→ **Stored items**:

-- Opening Marker --

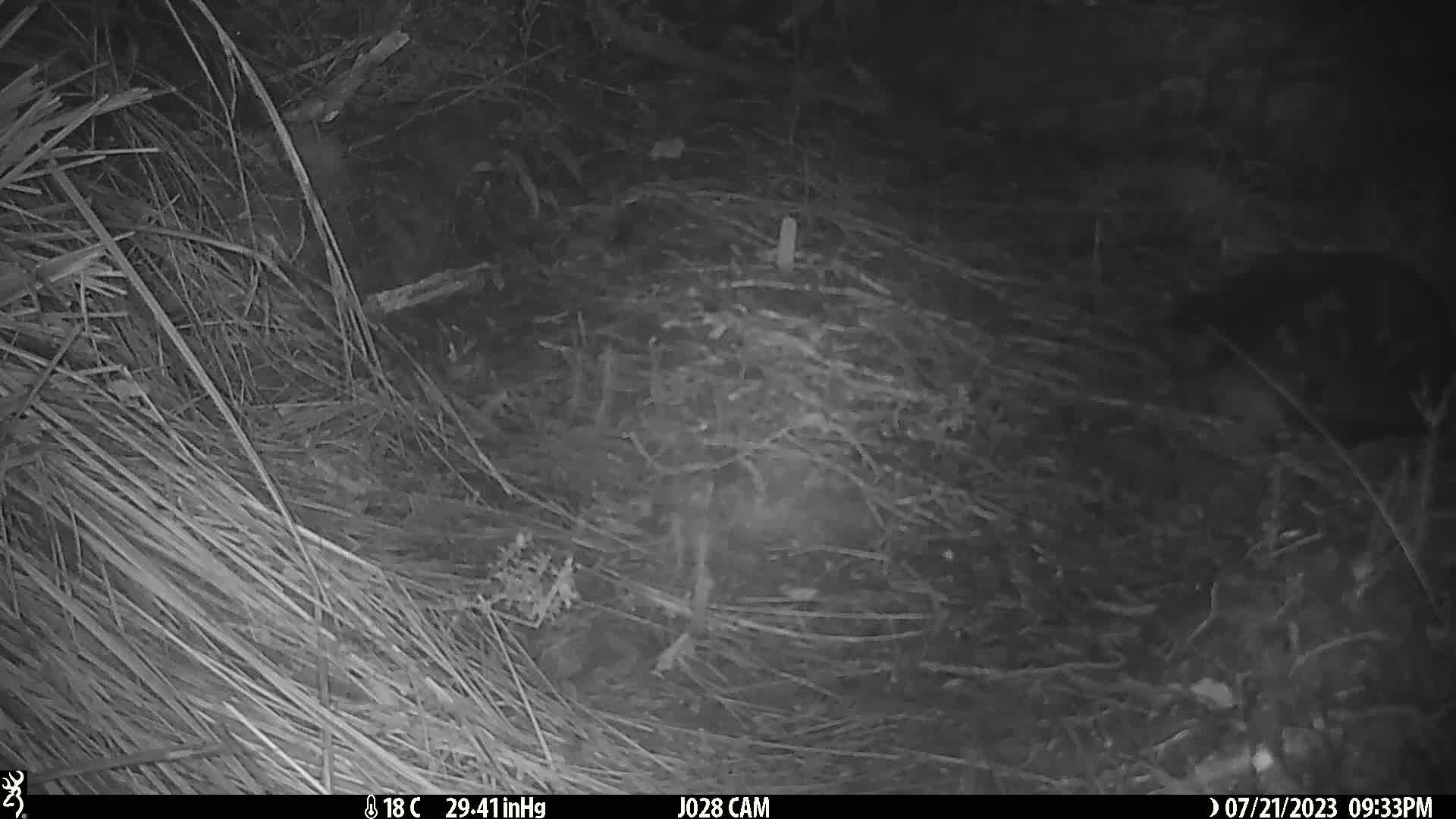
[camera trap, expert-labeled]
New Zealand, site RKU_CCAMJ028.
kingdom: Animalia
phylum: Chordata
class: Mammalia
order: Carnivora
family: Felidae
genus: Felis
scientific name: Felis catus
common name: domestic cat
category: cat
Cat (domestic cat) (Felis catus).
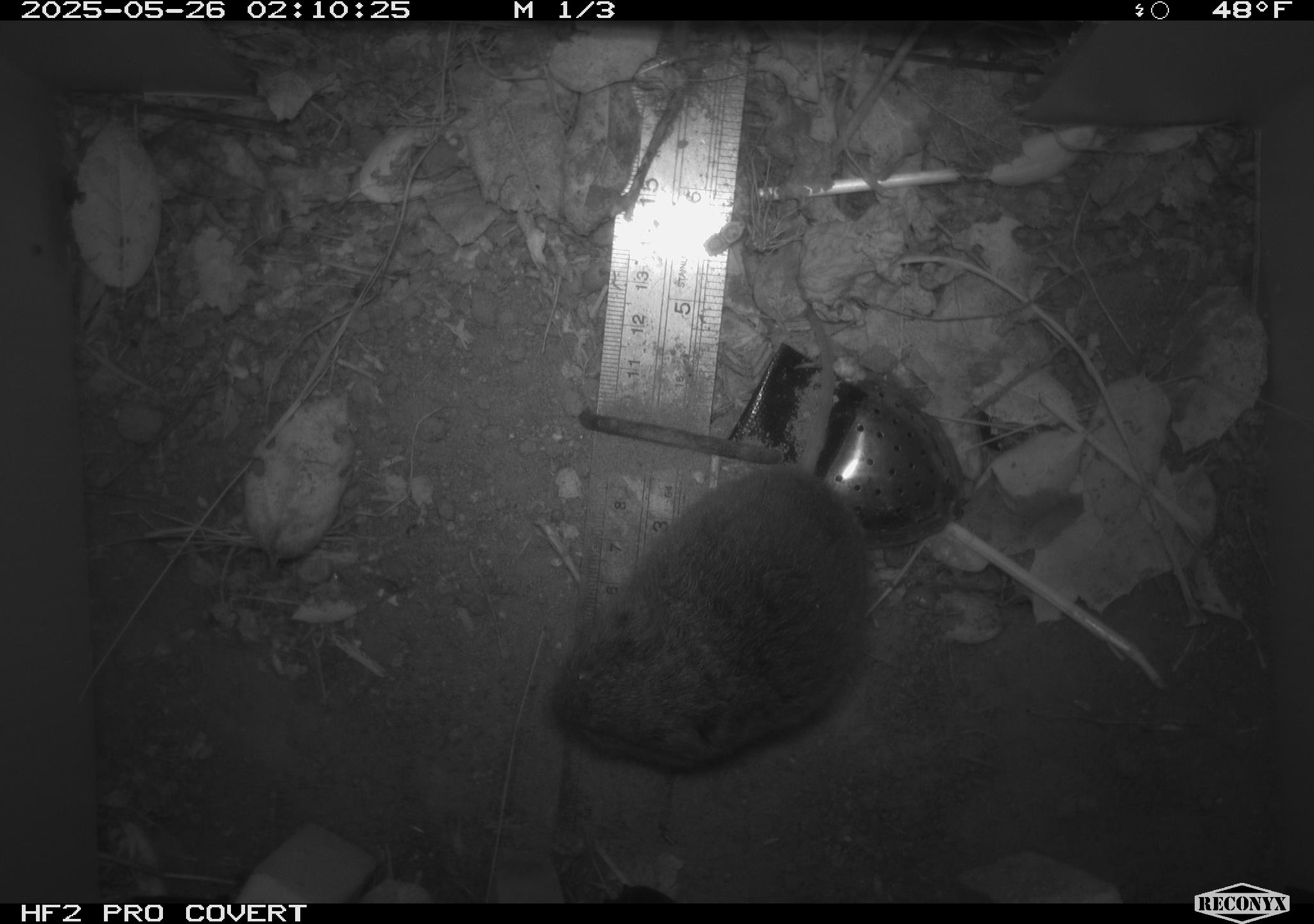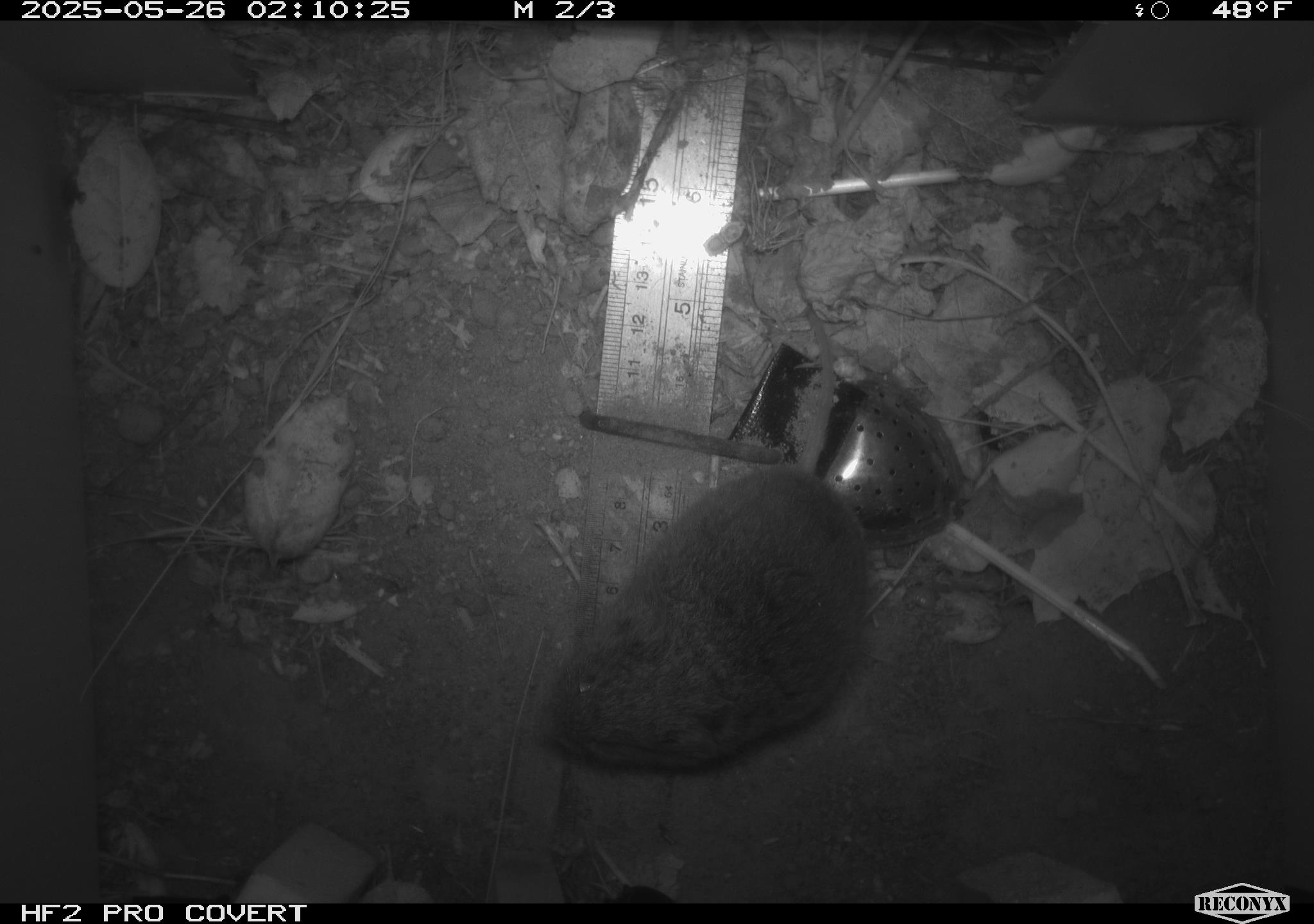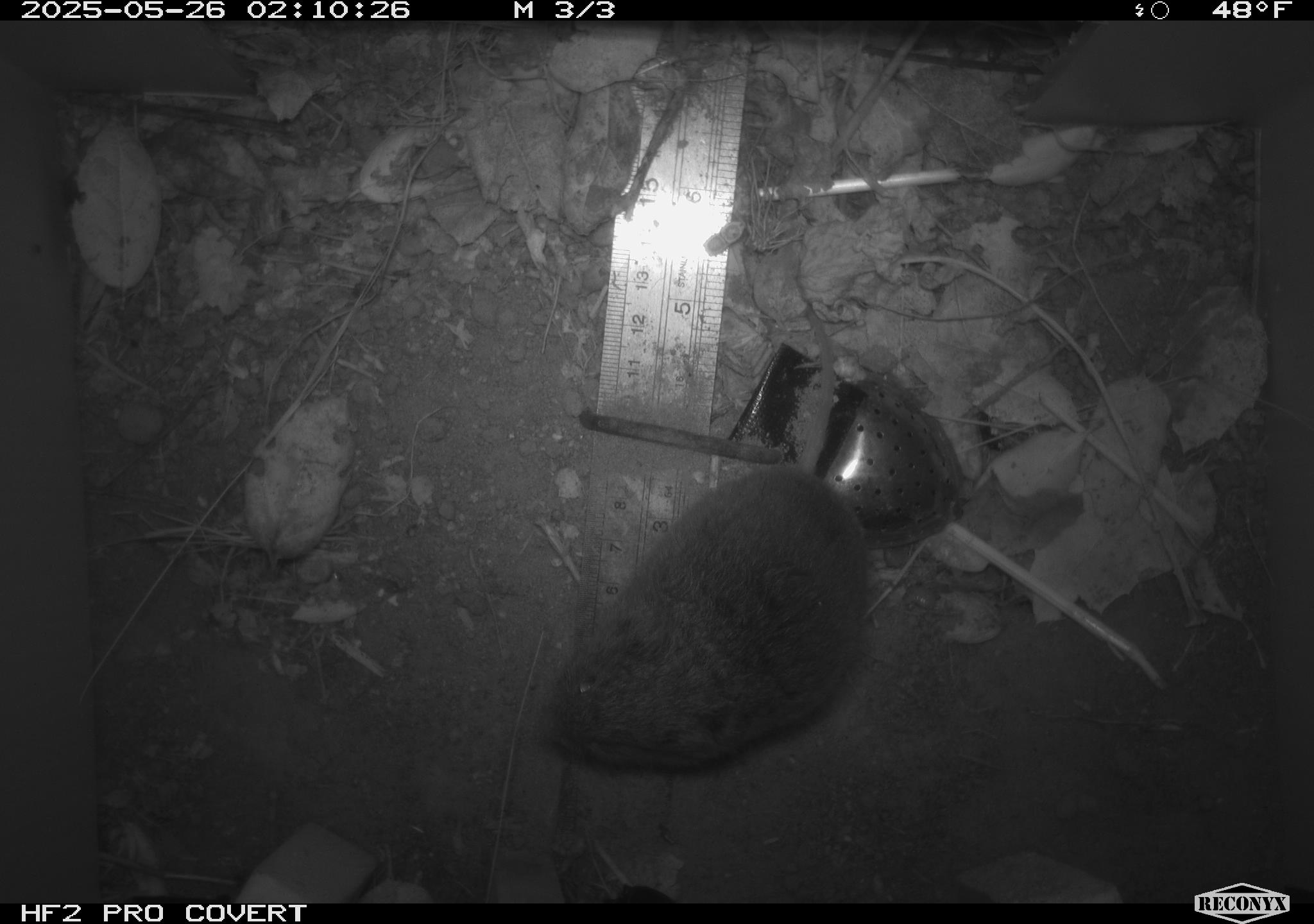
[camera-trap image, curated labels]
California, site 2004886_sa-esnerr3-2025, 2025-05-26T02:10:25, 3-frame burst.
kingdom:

-- Closing Marker --
-- Opening Marker --

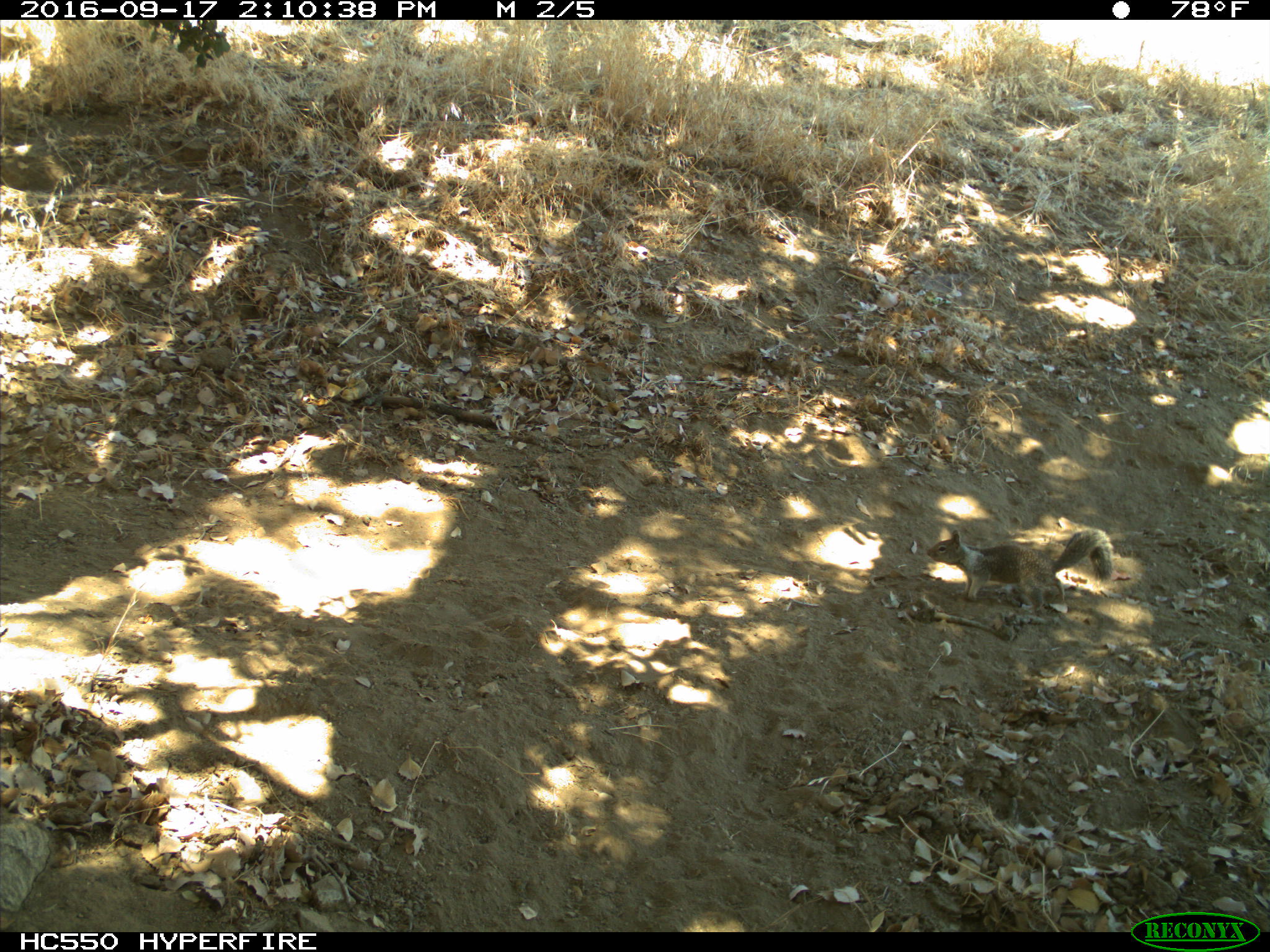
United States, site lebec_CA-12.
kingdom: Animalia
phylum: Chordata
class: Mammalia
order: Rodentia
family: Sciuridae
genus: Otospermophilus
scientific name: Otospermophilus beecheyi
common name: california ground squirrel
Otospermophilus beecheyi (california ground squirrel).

-- Closing Marker --

→ **Exercise details**: Filter the records above for "site" and copy every matching line.

→ **Output for this task**:
New Zealand, site RKU_CCAMJ028.
California, site 2004886_sa-esnerr3-2025, 2025-05-26T02:10:25, 3-frame burst.
United States, site lebec_CA-12.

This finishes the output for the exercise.